Mailing List Archives
Authenticated access
|
|
|
[Date Prev][Date Next][Thread Prev][Thread Next][Date Index][Thread Index]
Re: [Condor-users] Whole System Scheduling
- Date: Fri, 23 Oct 2009 11:35:05 -0500
- From: Dan Bradley <dan@xxxxxxxxxxxx>
- Subject: Re: [Condor-users] Whole System Scheduling
Jonathan D. Proulx wrote:
Hi All,
I've been trying to get whoel system scheduling working on my pool
for some months now and it is becoming a rather critial issue.
I've been basing my config off of http://nmi.cs.wisc.edu/node/1482
Ideally I'd like
1) Whole system jobs _must_ not run untill they have the whole system
2) Non "PriorityGroup" (predefined in config) jobs _should_ be
preempted when a "PriortyGroup" whole system job is scheduled
3) Whole system jobs _should_ be suspended untill all single slot
"PriorityGroup" jobs complete
Point one is critical as much of the code users are looking to
schedule in this way is benchmark code that is only meaningful if the
rest of the system is quiescent.
Igoring non Priority group users for now and trying to simply have
suspend the whole system job untill all other slots are clear fails at
MaxSuspendTime, which is understandable except the job does execute
for some period of time before being killed and requeued (usually in
the exact same slot)
The how-to recipe tries to merge itself with whatever existing
suspension policy you may have.
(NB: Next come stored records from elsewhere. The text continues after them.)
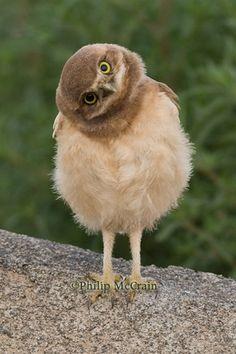 Tilting Owl - McCrain photography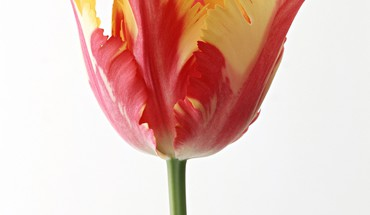 T28 flowers simple background tulips HD wallpaper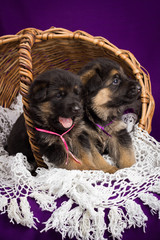 German shepherd puppies sitting in a basket.  Purple background.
In your case, the two are not really
compatible. I recommend getting rid of the "merge". In other words,
don't logically OR the existing $(SUSPEND) expression with the
whole-machine suspension expression.
Regarding #2 and #3. You might try something like the following. I
apologize that I have not had time to test this.
I assume the priority jobs have a ClassAd attribute named
PriorityGroup. For example, the jobs could be submitted with the
following line in the submit file, including the leading + sign:
+PriorityGroup = True
If you have some other scheme for identifying the priority jobs, it can
be used instead. Anyway, going ahead with the above assumption, here's
a config:
STARTD_JOB_EXPRS = $(STARTD_JOB_EXPRS) PriorityGroup RequiresWholeMachine
STARTD_SLOT_EXPRS = $(STARTD_SLOT_EXPRS) PriorityGroup
RequiresWholeMachine Activity
# Suspend the whole-machine job until the other slots are empty
SUSPEND = \
(SlotID == 1 && Slot1_RequiresWholeMachine =?= True && \
(Slot2_Activity =?= "Busy" || Slot3_Activity =?= "Busy" || ... )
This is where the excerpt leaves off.